The Indian government has time and again clarified that it does not recognise cryptocurrencies as legal tender, got the central bank to bar trading through any means, and has gone on to call them Ponzi schemes.
Has the government banned cryptocurrency officially? That’s the question Dharmapuri Srinivas, Telangana Rashtra Samithi Rajya Sabha MP from Nizamabad asked in the Rajya Sabha recently. He further questioned, “Whether the government has taken note about the prevalence of cryptocurrency in the country and if any action is being taken against the persons who are responsible for running the cryptocurrency in the market?”
Responding to this, minister of state for finance Anurag Thakur had said ‘No.’
“Presently, there is no separate law for dealing with issues relating to cryptocurrencies,” Thakur added and went on to say that all concerned government departments and law enforcement agencies, such as RBI, enforcement directorate and income tax authorities take action as per the relevant existing laws. So, the Indian government has not banned cryptocurrency in India.
“Further, in view of the risks and dangers associated with cryptocurrencies, government and RBI have been issuing advisories, press releases and circulars to the public,” Thakur added.
Did MoS Finance Mislead The Parliament?
More recently, on July 16, Thakur stated in the Rajya Sabha, “Taking note of the issue (cryptocurrency trading in India), the government has constituted an inter-ministerial committee (IMC) under the chairmanship of Secretary (Economic Affairs). The IMC has submitted the report to the government.”
Revisiting another statement from Thakur on July 8, it’s clear that the report was not close to being submitted. Responding to S Gnanathiraviam DMK MP from Tirunelveli in Lok Sabha, Thakur had asserted that the IMC with representation from MeitY, RBI, SEBI and CBDT is still working to develop a framework for regulating cryptocurrencies. Thakur added that the IMC is examining all issues including the pros and cons of the introduction of an official digital currency in India, saying that “the department is pursuing the matter with due caution.”
Crucially, Thakur had said, “It is difficult to state a specific timeline to come up with clear recommendations.”
But in his July 16 statement, Thakur said the IMC has already submitted its report with the recommendations. This indicates that a report was submitted between July 8 and July 16. However, when consulted a department of economic affairs senior official told Inc42, “No report has been submitted by the Inter-Ministerial Committee between the said timeline.”

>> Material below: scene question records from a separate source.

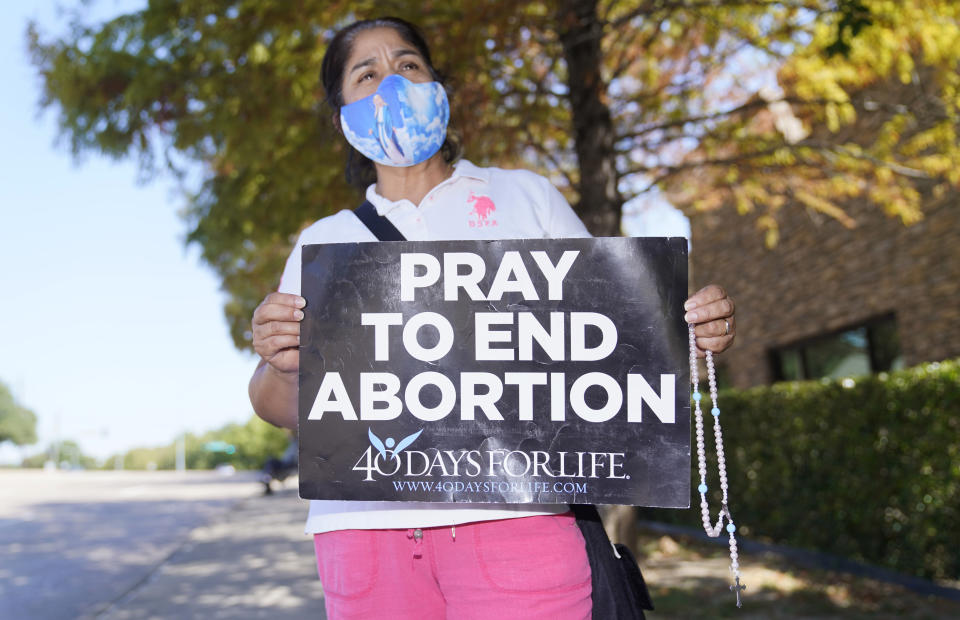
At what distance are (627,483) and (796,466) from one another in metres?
6.79

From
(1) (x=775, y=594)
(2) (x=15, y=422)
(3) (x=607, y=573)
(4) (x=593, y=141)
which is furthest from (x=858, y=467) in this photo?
(2) (x=15, y=422)

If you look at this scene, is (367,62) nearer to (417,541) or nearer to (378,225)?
(378,225)

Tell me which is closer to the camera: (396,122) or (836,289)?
(396,122)

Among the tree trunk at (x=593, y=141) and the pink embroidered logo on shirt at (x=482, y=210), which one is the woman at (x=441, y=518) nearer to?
the pink embroidered logo on shirt at (x=482, y=210)

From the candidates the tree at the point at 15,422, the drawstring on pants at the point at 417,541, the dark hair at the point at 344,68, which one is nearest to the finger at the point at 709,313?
the drawstring on pants at the point at 417,541

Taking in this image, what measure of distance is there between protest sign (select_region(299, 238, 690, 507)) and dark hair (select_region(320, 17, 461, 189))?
71cm

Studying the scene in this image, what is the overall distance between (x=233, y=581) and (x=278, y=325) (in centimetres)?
694

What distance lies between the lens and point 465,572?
1899mm

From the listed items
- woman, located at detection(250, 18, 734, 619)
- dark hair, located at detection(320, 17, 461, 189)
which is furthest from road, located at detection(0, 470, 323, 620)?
woman, located at detection(250, 18, 734, 619)

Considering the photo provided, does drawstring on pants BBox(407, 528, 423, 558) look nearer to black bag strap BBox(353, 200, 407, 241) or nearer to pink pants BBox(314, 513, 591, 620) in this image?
pink pants BBox(314, 513, 591, 620)

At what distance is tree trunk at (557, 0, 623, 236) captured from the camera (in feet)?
21.1

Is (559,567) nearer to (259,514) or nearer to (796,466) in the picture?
(796,466)

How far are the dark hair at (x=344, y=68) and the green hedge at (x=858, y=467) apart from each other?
16.1 ft

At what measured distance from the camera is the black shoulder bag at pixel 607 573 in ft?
6.42
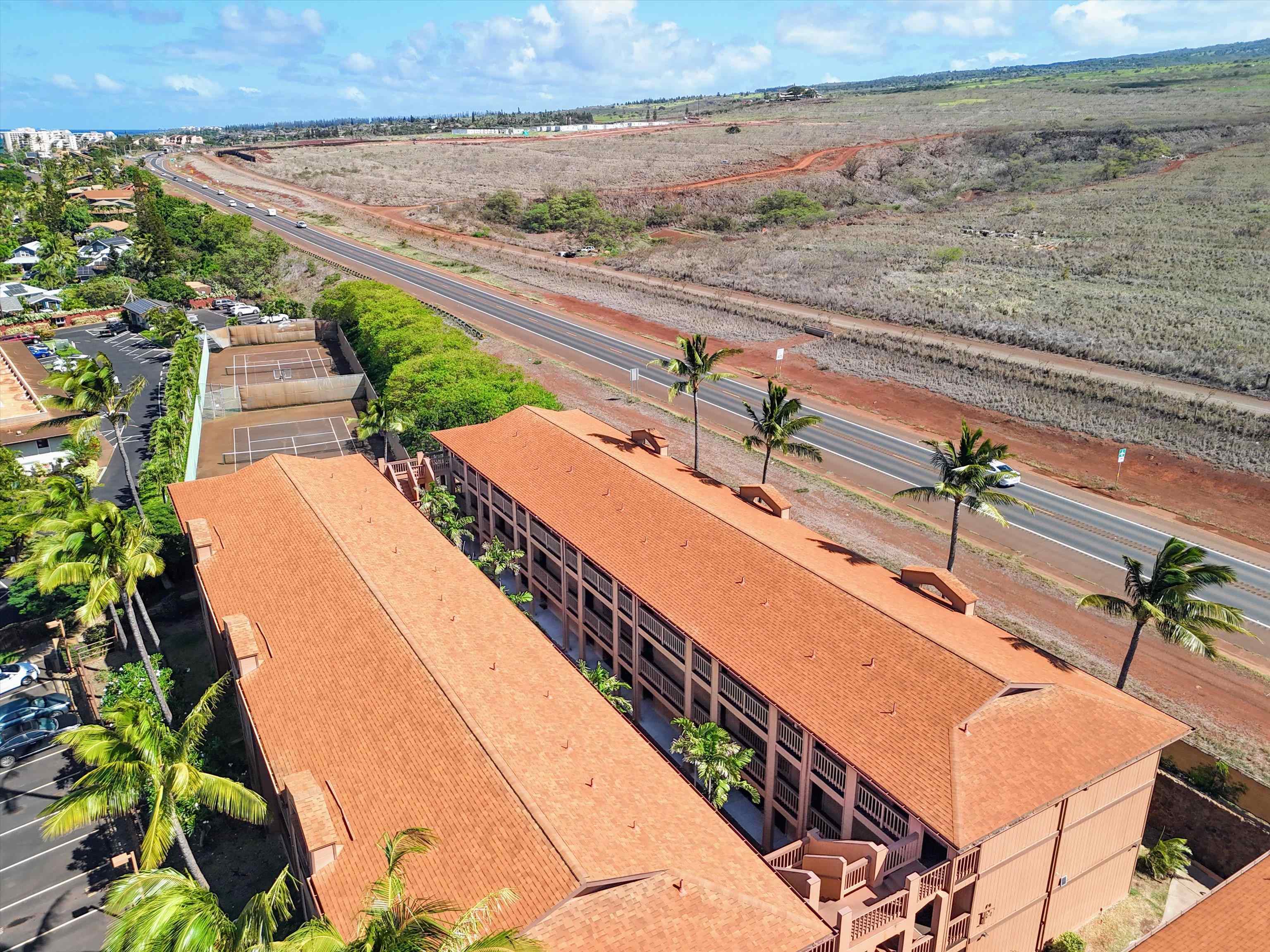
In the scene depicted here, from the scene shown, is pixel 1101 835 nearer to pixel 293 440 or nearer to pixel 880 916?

The DEA official had earlier told Inc42 that report was in fact submitted in April 2019.
The leaked draft cryptocurrency regulations bill 2019, if true, shows that the government recommends a complete ban on cryptocurrency trading in India. However, the government has not introduced the same draft either in parliament or in public which means it might be considering further modifications into the draft.
Whatever be the reason, Thakur’s response doesn’t clarify this, and if anything it gives hope to crypto startups. But the confusion about the fate of cryptocurrency has certainly not cleared.